Fifty years ago today, on October 17, 1966, members of the New York Fire Department responded to a fire at East 22nd Street in Manhattan.
The firefighters didn’t know where the fire was burning (though the smoke was obvious) so some of them went into the building at 23rd Street. The idea was to bring hoses in and hit the fire from behind.
What was burning in the 22nd Street building, a subsequent investigation showed, was paint and lacquer that had been stored in the basement by an art dealer. What the firefighters who went into Wonder Drug & Cosmetics, at 6 East 23rd Street, across from Madison Square Park, had no way of knowing was that the store and the 22nd Street building shared a basement, and that an interior basement wall had recently been moved to give the 22nd Street building more underground storage space.

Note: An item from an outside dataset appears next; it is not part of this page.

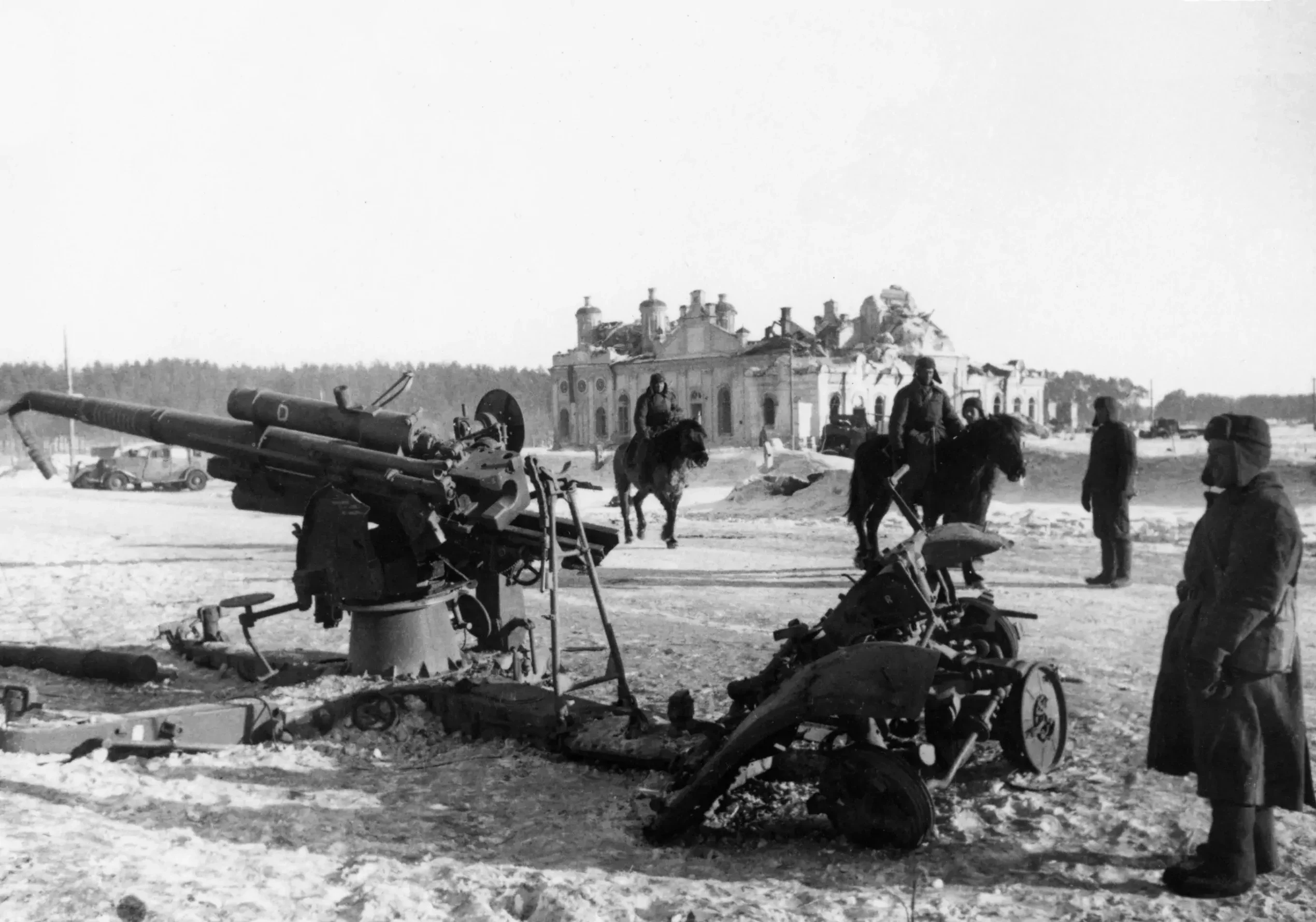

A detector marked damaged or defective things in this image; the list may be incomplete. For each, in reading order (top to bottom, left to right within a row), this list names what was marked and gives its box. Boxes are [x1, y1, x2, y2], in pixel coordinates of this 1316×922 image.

damaged baroque palace [555, 286, 1049, 448]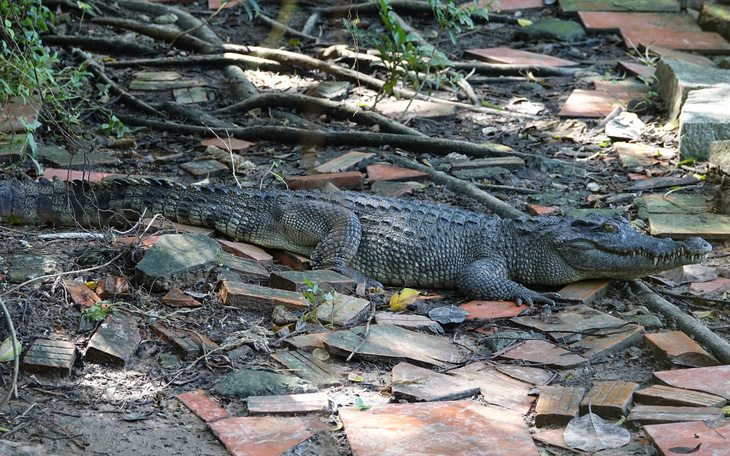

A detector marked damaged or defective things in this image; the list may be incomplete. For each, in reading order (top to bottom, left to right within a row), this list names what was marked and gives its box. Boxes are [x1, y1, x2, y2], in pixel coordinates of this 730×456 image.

That meant that the drugstore’s thick floor was poorly supported, and as the fire burned below it collapsed, sending 10 firefighters plunging into the basement. Two others were caught by the flames that quickly roared up to the first floor through the huge hole left by the collapse.

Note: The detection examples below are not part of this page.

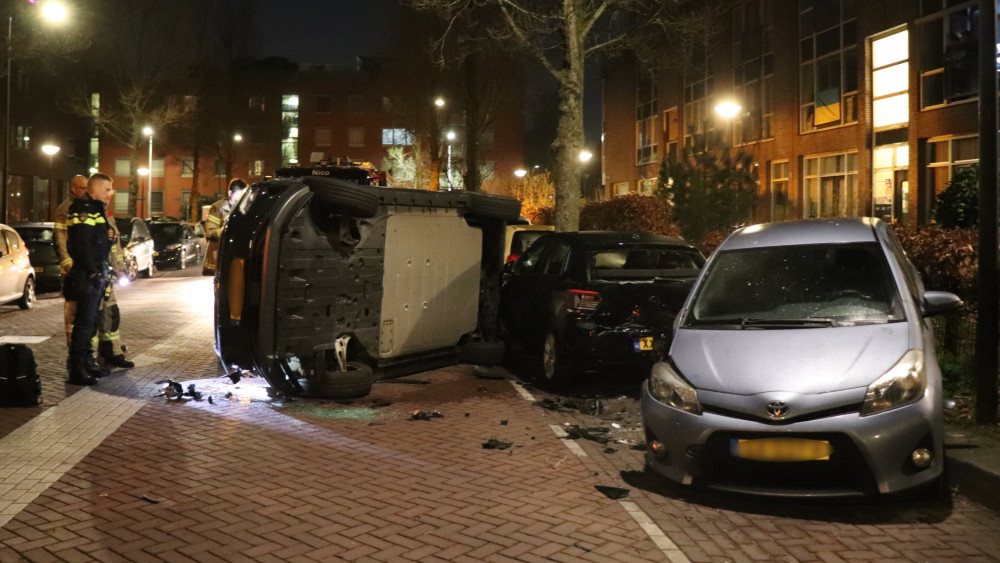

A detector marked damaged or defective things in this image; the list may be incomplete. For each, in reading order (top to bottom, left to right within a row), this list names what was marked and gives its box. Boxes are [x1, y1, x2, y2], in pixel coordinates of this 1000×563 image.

overturned van [214, 175, 520, 396]
shattered windshield [688, 241, 908, 328]
shattered plastic piece [596, 484, 628, 502]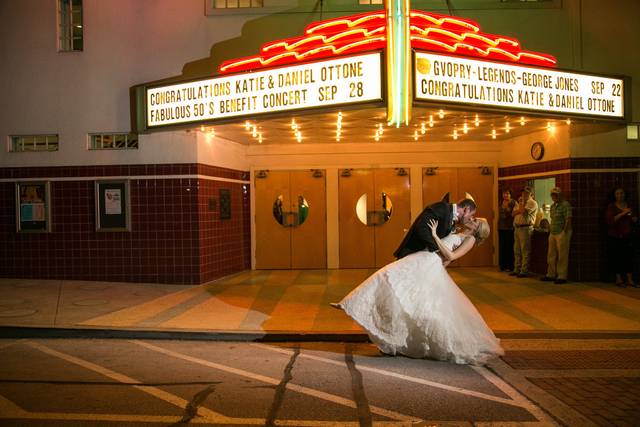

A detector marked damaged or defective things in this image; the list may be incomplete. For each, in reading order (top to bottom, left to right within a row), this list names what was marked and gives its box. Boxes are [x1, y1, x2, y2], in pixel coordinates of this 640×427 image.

pavement crack [170, 382, 220, 426]
pavement crack [264, 344, 300, 427]
pavement crack [344, 344, 376, 427]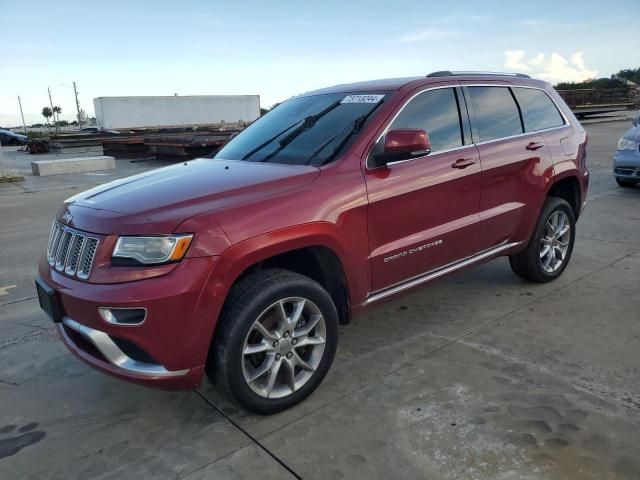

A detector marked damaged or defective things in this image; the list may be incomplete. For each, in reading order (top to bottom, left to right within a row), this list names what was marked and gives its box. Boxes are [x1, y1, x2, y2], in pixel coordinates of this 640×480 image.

cracked pavement [0, 121, 636, 480]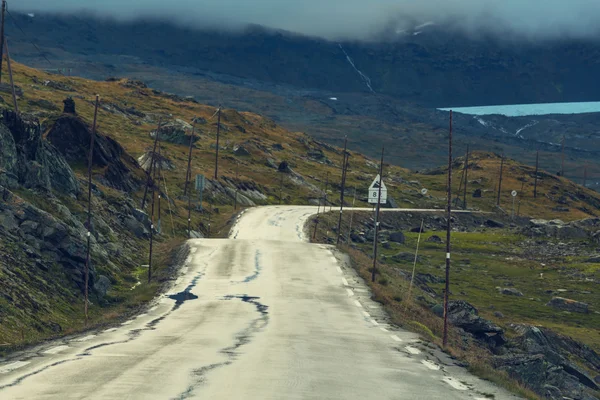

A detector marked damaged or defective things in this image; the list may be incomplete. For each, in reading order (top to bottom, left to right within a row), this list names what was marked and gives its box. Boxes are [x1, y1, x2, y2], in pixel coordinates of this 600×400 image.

cracked asphalt road [0, 208, 520, 398]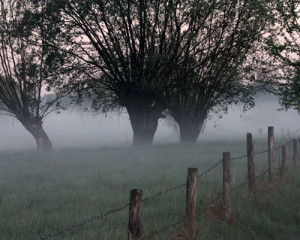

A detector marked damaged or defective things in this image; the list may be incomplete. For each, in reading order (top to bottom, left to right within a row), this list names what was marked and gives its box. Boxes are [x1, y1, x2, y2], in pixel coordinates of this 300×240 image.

rusty barbed wire [35, 202, 129, 240]
rusty barbed wire [141, 218, 185, 239]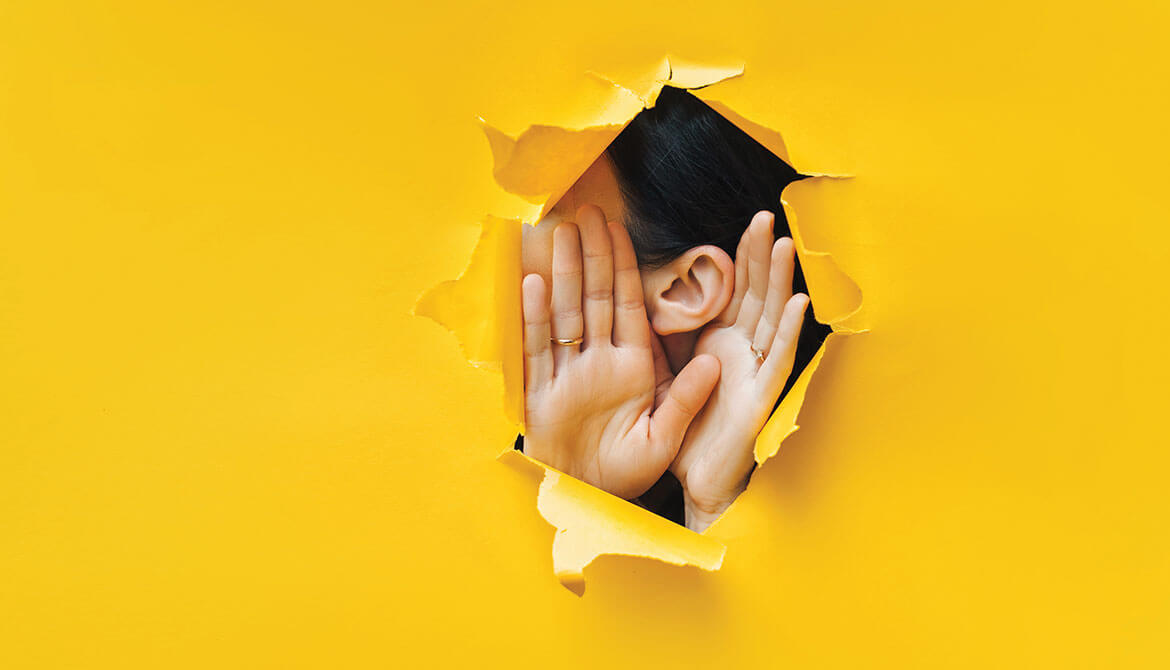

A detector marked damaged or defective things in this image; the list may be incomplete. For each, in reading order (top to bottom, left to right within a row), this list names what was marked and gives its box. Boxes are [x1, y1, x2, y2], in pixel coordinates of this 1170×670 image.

ragged paper edge [420, 56, 868, 592]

12 firefighters were killed that day. At the time, it was the worst loss of life in the history of the NYFD.
I haven’t had a chance to watch it yet, but there’s a short documentary (produced by the department) about the fire on the NYFD Foundation website.
From Wikipedia, the names of the dead:
Deputy Chief Thomas A. Reilly, FDNY 3rd Division
Battalion Chief Walter J. Higgins, FDNY 7th Battalion
Lt. John J. Finley, FDNY Ladder Co. 7
Lt. Joseph Priore, FDNY Engine Co. 18
Firefighter John G. Berry, FDNY Ladder Co. 7
Firefighter James V. Galanaugh, FDNY Engine Co. 18
Firefighter Rudolph F. Kaminsky, FDNY Ladder Co. 7
Firefighter Joseph Kelly, FDNY Engine Co. 18
Firefighter Carl Lee, FDNY Ladder Co. 7
Firefighter William F. McCarron, FDNY 3rd Division
Firefighter Daniel L. Rey, FDNY Engine Co. 18
Firefighter Bernard A. Tepper, FDNY Engine Co. 18
(I can’t find an official NYFD memorial page. There’s a unofficial historical site, NYFD.com, that does have a memorial page.)
(Does anyone remember being in elementary school and having to watch fire safety films? You know, how to behave when the fire alarm goes off and your school is burning to the ground? Was that only a thing in the mid-1970s? Or even just in certain parts of the country? It seems to me in the distant mists of memory that we were always watching one fire safety film or another when I was in elementary school.)